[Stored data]
::::::::::

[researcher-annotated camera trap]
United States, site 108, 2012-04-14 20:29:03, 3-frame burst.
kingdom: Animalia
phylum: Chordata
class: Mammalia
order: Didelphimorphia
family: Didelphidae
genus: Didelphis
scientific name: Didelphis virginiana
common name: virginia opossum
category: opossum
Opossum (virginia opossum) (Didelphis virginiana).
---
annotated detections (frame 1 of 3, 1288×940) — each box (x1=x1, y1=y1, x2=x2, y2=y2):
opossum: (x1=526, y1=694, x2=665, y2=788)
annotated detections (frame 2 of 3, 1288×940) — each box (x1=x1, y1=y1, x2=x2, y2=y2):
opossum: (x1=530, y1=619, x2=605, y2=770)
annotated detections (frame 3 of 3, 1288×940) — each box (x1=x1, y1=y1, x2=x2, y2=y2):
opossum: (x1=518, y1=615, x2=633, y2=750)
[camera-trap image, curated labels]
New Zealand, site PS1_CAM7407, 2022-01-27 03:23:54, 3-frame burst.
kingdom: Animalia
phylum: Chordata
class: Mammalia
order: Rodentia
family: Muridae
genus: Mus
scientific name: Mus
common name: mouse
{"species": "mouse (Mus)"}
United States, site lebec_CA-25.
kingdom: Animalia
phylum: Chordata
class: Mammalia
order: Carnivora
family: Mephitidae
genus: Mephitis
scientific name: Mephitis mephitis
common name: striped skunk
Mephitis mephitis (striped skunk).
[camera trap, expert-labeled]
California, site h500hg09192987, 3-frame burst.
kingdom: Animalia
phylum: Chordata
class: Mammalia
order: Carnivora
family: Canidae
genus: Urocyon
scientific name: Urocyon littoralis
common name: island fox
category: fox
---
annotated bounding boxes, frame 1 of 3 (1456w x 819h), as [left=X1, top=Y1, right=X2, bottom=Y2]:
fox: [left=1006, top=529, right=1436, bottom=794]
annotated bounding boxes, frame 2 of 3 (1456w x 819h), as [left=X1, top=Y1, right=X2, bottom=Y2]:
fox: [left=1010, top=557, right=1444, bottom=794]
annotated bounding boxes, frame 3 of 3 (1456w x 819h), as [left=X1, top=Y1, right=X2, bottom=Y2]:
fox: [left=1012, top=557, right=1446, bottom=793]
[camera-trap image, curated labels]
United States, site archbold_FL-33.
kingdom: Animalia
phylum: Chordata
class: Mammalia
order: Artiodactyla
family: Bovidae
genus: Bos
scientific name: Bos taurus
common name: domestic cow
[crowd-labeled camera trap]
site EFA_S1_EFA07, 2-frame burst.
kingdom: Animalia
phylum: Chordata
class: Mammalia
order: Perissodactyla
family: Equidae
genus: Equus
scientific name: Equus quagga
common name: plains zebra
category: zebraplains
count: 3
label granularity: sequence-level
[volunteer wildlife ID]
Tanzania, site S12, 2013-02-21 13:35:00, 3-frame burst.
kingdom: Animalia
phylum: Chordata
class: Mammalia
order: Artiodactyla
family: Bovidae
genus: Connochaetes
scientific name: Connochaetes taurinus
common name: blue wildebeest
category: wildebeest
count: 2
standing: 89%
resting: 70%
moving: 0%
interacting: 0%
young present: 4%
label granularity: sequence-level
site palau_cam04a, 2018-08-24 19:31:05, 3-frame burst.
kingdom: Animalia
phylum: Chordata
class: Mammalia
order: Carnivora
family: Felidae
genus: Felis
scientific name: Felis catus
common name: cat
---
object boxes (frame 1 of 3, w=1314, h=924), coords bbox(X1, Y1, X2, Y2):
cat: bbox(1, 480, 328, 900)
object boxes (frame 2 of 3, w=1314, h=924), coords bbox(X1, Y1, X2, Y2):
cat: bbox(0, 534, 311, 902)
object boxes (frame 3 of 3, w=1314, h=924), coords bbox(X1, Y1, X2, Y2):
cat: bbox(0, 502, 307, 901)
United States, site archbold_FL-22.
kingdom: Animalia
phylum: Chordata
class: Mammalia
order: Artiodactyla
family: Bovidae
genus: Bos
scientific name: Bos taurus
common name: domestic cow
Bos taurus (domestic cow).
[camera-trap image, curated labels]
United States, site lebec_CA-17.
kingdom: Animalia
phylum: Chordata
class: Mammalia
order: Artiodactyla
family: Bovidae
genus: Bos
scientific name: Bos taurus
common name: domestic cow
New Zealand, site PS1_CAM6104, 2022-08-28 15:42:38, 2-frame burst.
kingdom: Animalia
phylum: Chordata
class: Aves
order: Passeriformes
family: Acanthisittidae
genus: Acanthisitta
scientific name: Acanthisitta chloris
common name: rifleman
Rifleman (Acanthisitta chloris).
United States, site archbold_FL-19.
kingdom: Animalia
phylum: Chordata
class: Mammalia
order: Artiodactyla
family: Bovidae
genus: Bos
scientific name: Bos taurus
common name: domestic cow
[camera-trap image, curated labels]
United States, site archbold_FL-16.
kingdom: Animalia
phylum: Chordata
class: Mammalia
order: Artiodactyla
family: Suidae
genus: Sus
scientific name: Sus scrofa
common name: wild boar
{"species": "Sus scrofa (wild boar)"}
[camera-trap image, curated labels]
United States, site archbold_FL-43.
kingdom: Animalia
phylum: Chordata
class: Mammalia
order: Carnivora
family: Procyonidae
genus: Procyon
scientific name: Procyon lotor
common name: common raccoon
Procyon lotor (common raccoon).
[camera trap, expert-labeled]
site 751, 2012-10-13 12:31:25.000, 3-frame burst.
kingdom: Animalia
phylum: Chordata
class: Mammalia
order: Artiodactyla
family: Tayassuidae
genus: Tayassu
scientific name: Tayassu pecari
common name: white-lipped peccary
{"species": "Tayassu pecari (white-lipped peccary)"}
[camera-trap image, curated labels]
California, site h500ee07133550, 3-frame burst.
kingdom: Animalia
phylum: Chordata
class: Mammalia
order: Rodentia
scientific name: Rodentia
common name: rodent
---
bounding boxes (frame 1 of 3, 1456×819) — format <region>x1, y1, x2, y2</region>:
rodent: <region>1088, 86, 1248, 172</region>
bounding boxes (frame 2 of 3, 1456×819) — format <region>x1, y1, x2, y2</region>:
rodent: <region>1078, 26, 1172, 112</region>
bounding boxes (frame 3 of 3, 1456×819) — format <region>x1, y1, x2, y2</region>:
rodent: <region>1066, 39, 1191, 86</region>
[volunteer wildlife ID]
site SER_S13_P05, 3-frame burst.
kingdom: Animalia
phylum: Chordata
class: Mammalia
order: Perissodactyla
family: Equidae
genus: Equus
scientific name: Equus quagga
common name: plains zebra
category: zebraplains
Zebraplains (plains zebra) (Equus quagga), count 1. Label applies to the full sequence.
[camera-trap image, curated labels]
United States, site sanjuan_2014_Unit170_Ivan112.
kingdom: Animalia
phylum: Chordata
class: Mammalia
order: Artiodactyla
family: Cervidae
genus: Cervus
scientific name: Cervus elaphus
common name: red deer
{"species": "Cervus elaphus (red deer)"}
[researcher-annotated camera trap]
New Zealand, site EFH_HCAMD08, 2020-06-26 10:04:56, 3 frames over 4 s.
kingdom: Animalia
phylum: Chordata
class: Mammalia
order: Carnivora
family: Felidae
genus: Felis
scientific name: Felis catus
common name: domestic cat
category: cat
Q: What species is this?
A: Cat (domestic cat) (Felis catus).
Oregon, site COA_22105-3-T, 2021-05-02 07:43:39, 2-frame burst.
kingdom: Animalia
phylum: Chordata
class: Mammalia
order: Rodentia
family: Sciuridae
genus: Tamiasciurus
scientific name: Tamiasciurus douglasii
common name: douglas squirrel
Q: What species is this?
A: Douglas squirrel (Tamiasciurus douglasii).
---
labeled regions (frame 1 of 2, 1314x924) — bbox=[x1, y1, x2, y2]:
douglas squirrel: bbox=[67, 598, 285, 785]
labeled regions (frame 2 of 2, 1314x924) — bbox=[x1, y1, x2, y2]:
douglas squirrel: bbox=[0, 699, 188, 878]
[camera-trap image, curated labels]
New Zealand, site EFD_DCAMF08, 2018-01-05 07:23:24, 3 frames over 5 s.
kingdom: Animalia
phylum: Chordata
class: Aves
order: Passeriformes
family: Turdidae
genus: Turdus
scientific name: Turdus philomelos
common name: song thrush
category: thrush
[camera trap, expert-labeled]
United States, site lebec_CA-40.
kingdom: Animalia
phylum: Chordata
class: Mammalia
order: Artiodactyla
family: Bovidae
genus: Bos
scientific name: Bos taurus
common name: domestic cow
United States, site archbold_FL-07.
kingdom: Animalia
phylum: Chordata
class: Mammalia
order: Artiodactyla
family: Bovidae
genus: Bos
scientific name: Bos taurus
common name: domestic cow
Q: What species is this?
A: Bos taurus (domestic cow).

::::::::::

What is asked for is an exact copy of the lines above from the one containing "scientific name: Sus scrofa" through the one containing "genus: Tayassu", and only those.

scientific name: Sus scrofa
common name: wild boar
{"species": "Sus scrofa (wild boar)"}
[camera-trap image, curated labels]
United States, site archbold_FL-43.
kingdom: Animalia
phylum: Chordata
class: Mammalia
order: Carnivora
family: Procyonidae
genus: Procyon
scientific name: Procyon lotor
common name: common raccoon
Procyon lotor (common raccoon).
[camera trap, expert-labeled]
site 751, 2012-10-13 12:31:25.000, 3-frame burst.
kingdom: Animalia
phylum: Chordata
class: Mammalia
order: Artiodactyla
family: Tayassuidae
genus: Tayassu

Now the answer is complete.